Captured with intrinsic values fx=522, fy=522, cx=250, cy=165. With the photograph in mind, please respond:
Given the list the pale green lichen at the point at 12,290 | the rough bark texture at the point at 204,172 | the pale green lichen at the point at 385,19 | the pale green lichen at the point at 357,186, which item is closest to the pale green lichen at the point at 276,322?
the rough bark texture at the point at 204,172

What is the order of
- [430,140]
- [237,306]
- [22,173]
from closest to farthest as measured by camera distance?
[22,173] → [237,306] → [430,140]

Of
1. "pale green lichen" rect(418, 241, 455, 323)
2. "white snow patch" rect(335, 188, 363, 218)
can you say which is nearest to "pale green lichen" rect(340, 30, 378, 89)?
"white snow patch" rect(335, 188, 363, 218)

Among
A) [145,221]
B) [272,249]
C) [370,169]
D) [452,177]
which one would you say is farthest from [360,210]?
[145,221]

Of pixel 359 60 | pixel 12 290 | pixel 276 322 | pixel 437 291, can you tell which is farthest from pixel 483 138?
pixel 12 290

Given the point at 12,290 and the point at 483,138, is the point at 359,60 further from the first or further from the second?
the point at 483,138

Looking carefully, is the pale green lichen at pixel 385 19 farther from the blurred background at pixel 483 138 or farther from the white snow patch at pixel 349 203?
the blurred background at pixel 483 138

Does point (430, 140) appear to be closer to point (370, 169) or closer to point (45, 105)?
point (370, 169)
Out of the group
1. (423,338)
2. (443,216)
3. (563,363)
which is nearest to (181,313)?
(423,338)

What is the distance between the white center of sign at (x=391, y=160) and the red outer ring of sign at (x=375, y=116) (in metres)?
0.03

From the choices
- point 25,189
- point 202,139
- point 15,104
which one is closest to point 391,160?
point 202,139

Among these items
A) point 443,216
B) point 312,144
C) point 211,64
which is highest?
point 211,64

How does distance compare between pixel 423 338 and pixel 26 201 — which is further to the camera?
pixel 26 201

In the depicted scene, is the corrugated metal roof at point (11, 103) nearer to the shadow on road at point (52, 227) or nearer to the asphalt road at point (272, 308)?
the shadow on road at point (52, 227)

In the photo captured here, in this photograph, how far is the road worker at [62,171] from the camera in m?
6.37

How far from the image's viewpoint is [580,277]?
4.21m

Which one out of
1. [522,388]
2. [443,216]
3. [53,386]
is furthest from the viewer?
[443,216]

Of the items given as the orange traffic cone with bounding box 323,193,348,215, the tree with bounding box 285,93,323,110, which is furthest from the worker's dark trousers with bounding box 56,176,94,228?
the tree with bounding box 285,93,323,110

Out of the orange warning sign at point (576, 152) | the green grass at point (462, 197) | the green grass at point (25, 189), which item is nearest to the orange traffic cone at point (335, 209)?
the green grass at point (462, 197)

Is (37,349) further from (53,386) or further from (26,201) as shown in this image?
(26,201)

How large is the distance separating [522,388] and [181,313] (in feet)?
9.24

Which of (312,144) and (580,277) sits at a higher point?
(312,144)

+--

**AIM OF THE EXERCISE:**
Render the material as a Markdown table with columns Row and Line, starting at the line that has "Is (37,349) further" and continuing through the end of the material. Number each line and omit blank lines.

**SOLUTION TO THIS EXERCISE:**
| Row | Line |
|---|---|
| 1 | Is (37,349) further from (53,386) or further from (26,201) as shown in this image? |
| 2 | (26,201) |
| 3 | How large is the distance separating [522,388] and [181,313] (in feet)? |
| 4 | 9.24 |
| 5 | Which of (312,144) and (580,277) sits at a higher point? |
| 6 | (312,144) |